Former prime minister believes the country is on the right track ten years after the revolution that ended her.
Yingluck Shinawatra, the former prime minister, claims that now that the country has reverted to a democratic path ten years after the coup that overthrew her government, there is still hope at the end of the tunnel.
On Wednesday, the tenth anniversary of the military coup led by Gen. Prayut Chan- o cha, Yingluck stated in comments posted on X that she had hope for the future.
” Ten years have passed”, she wrote. Since May 22, 2014, it has been a while, and now my hope for a restored democracy in Thailand is rising.
In a pending outcome of a malfeasance case, the coup toppled a caretaker government led by Niwattumrong Boonsongpaisan, who was appointed caretaker prime minister after Yingluck was suspended by the Constitutional Court on May 7.
The case was brought on by the Yingluck order that allowed Thawil Pliensri, who then served as the head of the National Security Council ( NSC), to serve as an adviser to the prime minister. He was relaced by Pol Gen Wichean Potephosree, then the national police chief.
The transfer of Pol Gen Wichean in turn created a vacancy in the police chief’s office for Pol Gen Priewphan Damapong, a deputy who happened to be the brother of Potjaman na Pombejra, the ex- wife of Yingluck’s brother Thaksin Shinawatra.
The Supreme Court in December 2023 ultimately acquitted Yingluck of malfeasance , in the case filed by Thawil.
Yingluck fled the country in 2017, just before the Supreme Court handed her a five-year sentence for bringing an end to corruption-stricken rice sales, one of the biggest graft cases in the country, where hundreds of billions of baht were lost.
Yingluck also expressed her confidence that Thailand will have a new constitution mandated by the people in her social media post on Wednesday.
” We are waiting for a new charter that will lead Thailand back towards real democracy”, she wrote.
In a related development, the main opposition group, Move Forward, cautioned the public that Prayut’s remnants are still “roots and branches” spreading.
In a Facebook comment on the party’s Facebook page, the group claimed that despite two general elections held in 2019 and the other last year, many people have not seen a positive development in the nation over the past ten years.

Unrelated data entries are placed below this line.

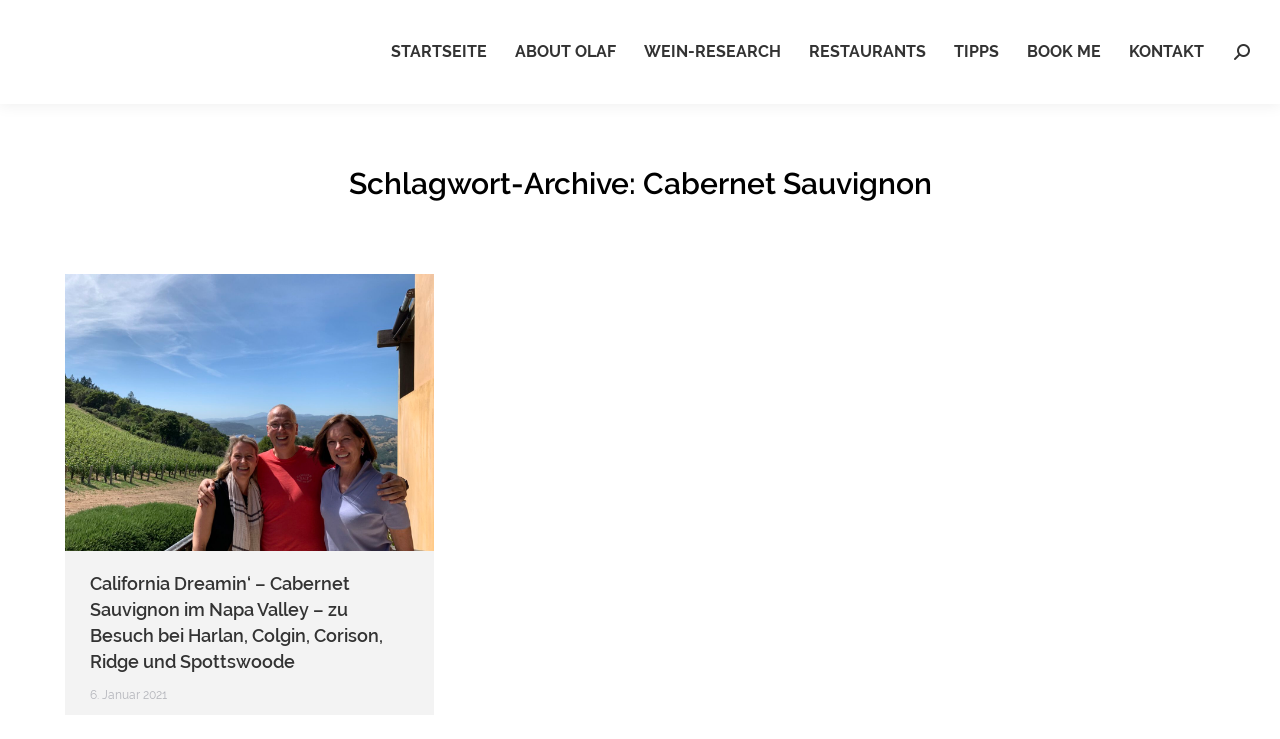

--- FILE ---
content_type: text/css
request_url: https://www.wein-research.com/wp-content/themes/dt-the7/style.css?ver=9.3.0.1
body_size: 4438
content:
/*
Theme Name: The7
Theme URI: http://the7.io/
Author: Dream-Theme
Author URI: http://dream-theme.com/
Description: Any design, any layout. No coding required. The7 is the most customisable WordPress theme on the market up to date. Add the power of Visual Composer, The7 Post Types, Ultimate Addons, Slider Revolution, and WooCommerce to the mix, and you'll get the ultimate web-site building toolkit! Theme is translation ready, compatible with WPML, SEO and mobile friendly (certified by Google).
Version: 9.3.0.1
Tested up to: 5.5.1
Requires PHP: 5.6.20
Requires at least: 5.3.0
License: This WordPress theme is comprised of two parts: (1) The PHP code and integrated HTML are licensed under the GPL license as is WordPress itself.  You will find a copy of the license text in the same directory as this text file. Or you can read it here: http://wordpress.org/about/gpl/ (2) All other parts of the theme including, but not limited to the CSS code, images, and design are licensed according to the license purchased. Read about licensing details here: http://themeforest.net/licenses/regular_extended
License URI: License.txt
Tags: multipurpose, responsive, retina ready, SEO ready, mobile friendly, iOS, material design, clean, minimal, business, corporate, portfolio, creative, photography, one page site, micro site
Text Domain: the7mk2
*/

.wp-caption-text,
.sticky,
.gallery-caption,
.bypostauthor,
.main-page {}



.blog .dt-format-gallery .dt-format-gallery-coll.full,
.archive .dt-format-gallery .dt-format-gallery-coll.full,
.search .dt-format-gallery .dt-format-gallery-coll.full
{
	display: none;
}

p  {font-family: Raleway !important;}
a  {font-family: Raleway !important;}
h1 {font-family: Raleway !important;}
h2 {font-family: Raleway !important;}
h3 {font-family: Raleway !important;}
h4 {font-family: Raleway !important;}
h5 {font-family: Raleway !important;}


.wp-caption-text,
.sticky,
.gallery-caption,
.bypostauthor {}

.bildtextdiv {
    background-color: rgba(101,29,50,.6);
    padding: 31px;
    width: 100%;
}

.bildhovertext {
    padding: 17%;
}

.bildtextdiv p {
    font-size: 70px;
    color: #fff;
    line-height: 73px;
}

.kontaktzeilefooter p {
    font-size: 30px;
    line-height: 35px;
    color: #fff;
    text-align: center;
}

.kontaktzeilefooter a {
    color: #fff;
}

.kontaktzeilefooter a i{
        margin-top: 20px;
}

.vc_row.kontaktzeilefooter {
    background-color: rgb(101,29,50) !important;
        margin-bottom: -70px;
}

.vc_btn3.vc_btn3-color-danger.vc_btn3-style-modern {
    color: #FFF;
    border-color: #641e33;
    background-color: #641e33;
}

span.fancy-categories {
    display: none;
}

.fancy-date {
    display: none;
}

div#comments {
    display: none;
}

span.category-link {
    display: none;
}

a.author.vcard {
    display: none;
}

a.comment-link {
    display: none;
}

a.data-link::after {
    display: none;
}

.top-bar.solid-bg {
    display: none;
}

.menu-item span.menu-text:hover {
    color: #6B0305 !important;
    -webkit-text-fill-color: #6B0305 !important;
}

a#trigger-overlay:hover {
    color: #6B0305 !important;
}

.current-menu-item span.menu-text {
    color: #6B0305 !important;
    -webkit-text-fill-color: #6B0305 !important;
}

.menu-item span.menu-item-text::before{
       background-color: #6B0305 !important;
    }
    
    .vc_btn3.vc_btn3-color-danger.vc_btn3-style-modern {
    color: #FFF;
    border-color: #6B0305;
    background-color: #6B0305;
}

.vc_btn3.vc_btn3-color-juicy-pink, .vc_btn3.vc_btn3-color-juicy-pink.vc_btn3-style-flat {
    color: #fff;
    background-color: #6B0305;
}

.post-meta.wf-mobile-collapsed {
    text-align: center;
    margin-top: -70px;
    margin-bottom: 10px;
}

.blog-content p {
    display: none;
}

@media screen and (max-width: 767px) {
    .vc_gitem_row.vc_row.vc_gitem-row-position-middle {
    display: none;
}
}

@media screen and (max-width: 600px) {
.bildtextdiv p {
    font-size: 45px;
}

.bildtextdiv {
    padding: 0px;
    }
    
    a.vc_gitem-link {
    font-size: 13px;
    line-height: 18px !important;
    display: block;
        font-weight: 600 !important;
}

.vc_custom_heading.vc_gitem-post-data.vc_gitem-post-data-source-post_title div{
height: 75px;
    overflow: hidden;
}
}


.top-bar.top-bar-line-hide{
	display:none;
}
#fancy-header{
	background-color: #ffffff;
	background-size: cover;
	background-repeat: no-repeat;
	background-image: url(https://www.wein-research.com/wp-content/uploads/2017/10/DSC2990-Kopie-5.jpg);
	background-position: center center;
	min-height: 300px;
	padding-top: 150px;
	padding-bottom: 260px;
}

The party claimed that it was because a powerful Prayut system was deeply entrenched and made adaptable to change by a complex web of political elements.
A large network of people and organizations that have benefited from the coup in 2014 are among those elements, according to the party.
These individuals and organizations continue to enjoy privileges brought on by political, economic, and social structures intended to preserve the status quo of the unelected, according to the statement, which appears to be referring in part to the appointed senators ‘ term, which has recently expired, and their right to participate in the selection of a new prime minister.